▶ _Problem to solve_
Your response should reproduce every line of the entries that contains the word "over".

(Stored data)

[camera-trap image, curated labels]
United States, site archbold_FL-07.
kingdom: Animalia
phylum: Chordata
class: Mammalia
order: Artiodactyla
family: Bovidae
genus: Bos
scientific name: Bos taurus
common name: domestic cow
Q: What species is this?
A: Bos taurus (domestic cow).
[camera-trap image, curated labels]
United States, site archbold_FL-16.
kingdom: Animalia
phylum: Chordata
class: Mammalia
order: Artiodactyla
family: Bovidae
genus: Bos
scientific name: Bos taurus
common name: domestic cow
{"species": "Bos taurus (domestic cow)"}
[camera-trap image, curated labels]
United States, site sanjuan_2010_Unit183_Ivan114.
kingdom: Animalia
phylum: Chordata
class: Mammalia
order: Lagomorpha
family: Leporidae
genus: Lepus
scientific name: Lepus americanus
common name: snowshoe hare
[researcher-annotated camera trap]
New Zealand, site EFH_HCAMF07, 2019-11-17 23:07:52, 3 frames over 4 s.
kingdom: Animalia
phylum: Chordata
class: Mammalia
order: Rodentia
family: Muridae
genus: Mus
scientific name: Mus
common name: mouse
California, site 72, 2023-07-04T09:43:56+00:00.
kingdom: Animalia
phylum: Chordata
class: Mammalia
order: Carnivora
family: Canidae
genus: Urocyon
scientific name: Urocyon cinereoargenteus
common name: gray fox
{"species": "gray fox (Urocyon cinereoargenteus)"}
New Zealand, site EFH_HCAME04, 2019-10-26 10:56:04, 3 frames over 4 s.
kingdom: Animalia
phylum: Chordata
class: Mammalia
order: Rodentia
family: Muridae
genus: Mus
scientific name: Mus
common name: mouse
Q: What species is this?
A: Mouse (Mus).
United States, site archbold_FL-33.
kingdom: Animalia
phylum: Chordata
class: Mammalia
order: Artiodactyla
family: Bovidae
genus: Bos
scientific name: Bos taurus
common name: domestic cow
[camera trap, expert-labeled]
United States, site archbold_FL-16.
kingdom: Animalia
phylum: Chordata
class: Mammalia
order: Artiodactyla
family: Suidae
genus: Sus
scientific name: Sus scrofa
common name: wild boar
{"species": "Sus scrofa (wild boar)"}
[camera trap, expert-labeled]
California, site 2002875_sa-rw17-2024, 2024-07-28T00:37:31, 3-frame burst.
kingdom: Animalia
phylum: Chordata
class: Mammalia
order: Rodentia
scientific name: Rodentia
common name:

▶ _Exercise response_
New Zealand, site EFH_HCAMF07, 2019-11-17 23:07:52, 3 frames over 4 s.
New Zealand, site EFH_HCAME04, 2019-10-26 10:56:04, 3 frames over 4 s.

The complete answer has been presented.